Only the total should be returned: the number of lines in the data that hold the string "goods".

Start of Block

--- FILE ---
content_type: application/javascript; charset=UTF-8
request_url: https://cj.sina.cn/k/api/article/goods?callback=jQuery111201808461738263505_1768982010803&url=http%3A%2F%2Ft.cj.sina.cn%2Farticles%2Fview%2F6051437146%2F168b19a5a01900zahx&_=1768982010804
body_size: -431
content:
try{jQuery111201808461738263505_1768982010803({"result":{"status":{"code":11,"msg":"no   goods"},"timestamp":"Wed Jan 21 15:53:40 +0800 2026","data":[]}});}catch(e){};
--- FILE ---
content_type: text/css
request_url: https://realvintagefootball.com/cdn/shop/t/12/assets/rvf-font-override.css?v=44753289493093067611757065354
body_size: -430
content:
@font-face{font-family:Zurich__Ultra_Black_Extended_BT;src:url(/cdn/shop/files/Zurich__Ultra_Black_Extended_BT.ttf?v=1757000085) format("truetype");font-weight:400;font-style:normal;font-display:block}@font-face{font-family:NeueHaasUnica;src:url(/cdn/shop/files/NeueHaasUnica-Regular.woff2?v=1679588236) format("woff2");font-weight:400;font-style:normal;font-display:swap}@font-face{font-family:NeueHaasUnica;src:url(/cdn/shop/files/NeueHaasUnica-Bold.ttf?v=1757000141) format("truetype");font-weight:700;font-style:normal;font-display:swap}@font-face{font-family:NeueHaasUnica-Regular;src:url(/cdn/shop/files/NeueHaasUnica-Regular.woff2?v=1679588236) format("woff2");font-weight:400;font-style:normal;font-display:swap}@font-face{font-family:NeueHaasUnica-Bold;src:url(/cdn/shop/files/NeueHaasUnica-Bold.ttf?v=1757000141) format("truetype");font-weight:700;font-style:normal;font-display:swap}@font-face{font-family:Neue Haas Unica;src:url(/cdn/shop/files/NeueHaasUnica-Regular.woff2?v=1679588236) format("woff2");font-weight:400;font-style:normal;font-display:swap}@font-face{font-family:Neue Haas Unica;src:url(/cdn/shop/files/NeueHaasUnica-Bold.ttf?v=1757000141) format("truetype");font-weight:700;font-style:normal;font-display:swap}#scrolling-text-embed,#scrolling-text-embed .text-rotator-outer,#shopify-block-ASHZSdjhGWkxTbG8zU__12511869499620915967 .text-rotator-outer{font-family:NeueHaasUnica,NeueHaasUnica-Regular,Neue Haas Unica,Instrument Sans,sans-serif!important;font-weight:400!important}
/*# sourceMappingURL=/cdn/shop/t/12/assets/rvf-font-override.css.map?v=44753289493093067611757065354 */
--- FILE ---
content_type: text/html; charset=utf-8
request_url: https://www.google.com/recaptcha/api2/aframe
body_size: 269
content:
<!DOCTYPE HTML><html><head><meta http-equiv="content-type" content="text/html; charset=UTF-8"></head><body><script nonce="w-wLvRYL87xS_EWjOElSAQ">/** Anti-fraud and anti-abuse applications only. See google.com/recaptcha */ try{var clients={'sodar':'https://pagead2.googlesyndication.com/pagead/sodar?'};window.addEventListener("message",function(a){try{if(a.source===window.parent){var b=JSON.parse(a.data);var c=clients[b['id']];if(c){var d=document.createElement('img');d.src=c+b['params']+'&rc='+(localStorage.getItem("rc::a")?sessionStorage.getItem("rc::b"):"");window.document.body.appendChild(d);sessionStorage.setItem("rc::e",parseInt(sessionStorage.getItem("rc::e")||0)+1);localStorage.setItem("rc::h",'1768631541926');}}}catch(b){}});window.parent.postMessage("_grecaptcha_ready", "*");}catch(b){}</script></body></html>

End of Block

Task answer » 2